**PROVIDED PASSAGE:**
+--
Retidrillia willetti

Scientific classification
- Kingdom: Animalia
- Phylum: Mollusca
- Class: Gastropoda
- Subclass: Caenogastropoda
- Order: Neogastropoda
- Superfamily: Conoidea
- Family: Borsoniidae
- Genus: Retidrillia
- Species: R. willetti
- Binomial name: Retidrillia willetti (Dall, 1919)
- Synonyms: Suavodrillia willetti Dall, 1919 (original combination)

= Retidrillia willetti =

- Authority: (Dall, 1919)
- Synonyms: Suavodrillia willetti Dall, 1919 (original combination)

Species of gastropod

Retidrillia willetti is a species of sea snail, a marine gastropod mollusk in the family Borsoniidae.

==Description==
The length of the shell attains 10 mm, its width 4.5 mm.

(Original description) The small, white shell has a pale operculum with an apical protoconch. The whorls of the protoconch are translucent white, glassy, inflated, about one and a half in number, then gradually passing into the reticulate sculpture of the five or six subsequent turns. The suture is appressed with one or two close-set prominent spiral threads in front of it. The whorls are sloping forward flatly from these threads to an angle at the shoulder forming the periphery. This part of the whorl is minutely spirally threaded. The other spiral sculpture consists of (on the base about five) strong threads with wider interspaces containing minor threads all merging toward and on the siphonal canal into a series of subequal close-set threads. The anal fasciole has its deepest part at the shoulder angle, but the arcuate
incremental lines on the whorl behind the angle indicate that it was when complete wide and shallow. The axial sculpture consists of (on the penultimate whorl about 16) strongly protractive short ribs starting at the shoulder, which they slightly nodulate, and reaching to the suture, but obsolete on the body whorl and not reaching much beyond the periphery The outer lip is thin and sharp. The inner lip is erased. The columella is short and obliquely attenuated in front. The siphonal canal is short, distinct and slightly recurved.
+--
(Stored data)
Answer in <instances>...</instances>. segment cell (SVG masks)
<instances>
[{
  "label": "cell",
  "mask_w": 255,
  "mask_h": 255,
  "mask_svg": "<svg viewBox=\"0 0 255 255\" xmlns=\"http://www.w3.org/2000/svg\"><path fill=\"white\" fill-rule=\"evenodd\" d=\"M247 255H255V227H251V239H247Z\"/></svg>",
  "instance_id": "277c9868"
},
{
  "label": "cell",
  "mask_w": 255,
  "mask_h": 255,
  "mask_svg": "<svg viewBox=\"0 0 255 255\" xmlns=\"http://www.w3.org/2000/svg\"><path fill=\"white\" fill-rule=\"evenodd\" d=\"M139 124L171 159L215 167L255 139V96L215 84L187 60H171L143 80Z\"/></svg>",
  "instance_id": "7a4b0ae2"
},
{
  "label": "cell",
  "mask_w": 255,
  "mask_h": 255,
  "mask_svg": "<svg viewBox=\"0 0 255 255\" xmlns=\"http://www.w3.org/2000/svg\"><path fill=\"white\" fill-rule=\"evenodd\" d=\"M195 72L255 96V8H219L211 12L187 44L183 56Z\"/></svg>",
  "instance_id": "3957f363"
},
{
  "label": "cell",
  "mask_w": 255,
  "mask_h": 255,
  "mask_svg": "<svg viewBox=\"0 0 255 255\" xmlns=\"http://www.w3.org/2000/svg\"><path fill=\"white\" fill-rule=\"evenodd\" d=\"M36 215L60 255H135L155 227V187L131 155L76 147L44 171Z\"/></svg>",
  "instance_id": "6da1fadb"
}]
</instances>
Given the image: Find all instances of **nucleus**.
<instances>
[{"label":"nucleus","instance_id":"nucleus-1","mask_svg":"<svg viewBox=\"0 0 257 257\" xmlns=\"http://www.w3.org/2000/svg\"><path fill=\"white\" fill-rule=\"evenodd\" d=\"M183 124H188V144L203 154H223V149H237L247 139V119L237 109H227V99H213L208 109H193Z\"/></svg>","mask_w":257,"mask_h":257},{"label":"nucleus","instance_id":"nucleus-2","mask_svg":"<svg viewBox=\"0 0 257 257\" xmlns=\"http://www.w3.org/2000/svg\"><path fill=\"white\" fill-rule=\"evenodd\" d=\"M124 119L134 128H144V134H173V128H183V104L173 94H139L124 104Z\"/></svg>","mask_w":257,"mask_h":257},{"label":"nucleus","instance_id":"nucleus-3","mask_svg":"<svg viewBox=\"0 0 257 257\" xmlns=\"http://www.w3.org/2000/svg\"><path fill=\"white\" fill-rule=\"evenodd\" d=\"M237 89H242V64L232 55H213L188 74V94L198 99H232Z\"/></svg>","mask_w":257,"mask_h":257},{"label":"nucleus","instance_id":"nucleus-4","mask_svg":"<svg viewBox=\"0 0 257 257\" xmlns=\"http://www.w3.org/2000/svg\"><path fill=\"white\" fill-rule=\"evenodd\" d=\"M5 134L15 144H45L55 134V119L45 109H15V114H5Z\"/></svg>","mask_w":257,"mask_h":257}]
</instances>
+--
**EXERCISE INSTRUCTIONS:**
1. In the Retidrillia willetti article's scientific classification, list each rank above family along with the name given for it.
2. Set down the Retidrillia willetti article's wording verbatim, starting at "Scientific classification" and ending at "willetti (Dall, 1919)".

**WRITTEN ANSWERS:**
1.
- Kingdom: Animalia
- Phylum: Mollusca
- Class: Gastropoda
- Subclass: Caenogastropoda
- Order: Neogastropoda
- Superfamily: Conoidea

2.
Scientific classification
- Kingdom: Animalia
- Phylum: Mollusca
- Class: Gastropoda
- Subclass: Caenogastropoda
- Order: Neogastropoda
- Superfamily: Conoidea
- Family: Borsoniidae
- Genus: Retidrillia
- Species: R. willetti
- Binomial name: Retidrillia willetti (Dall, 1919)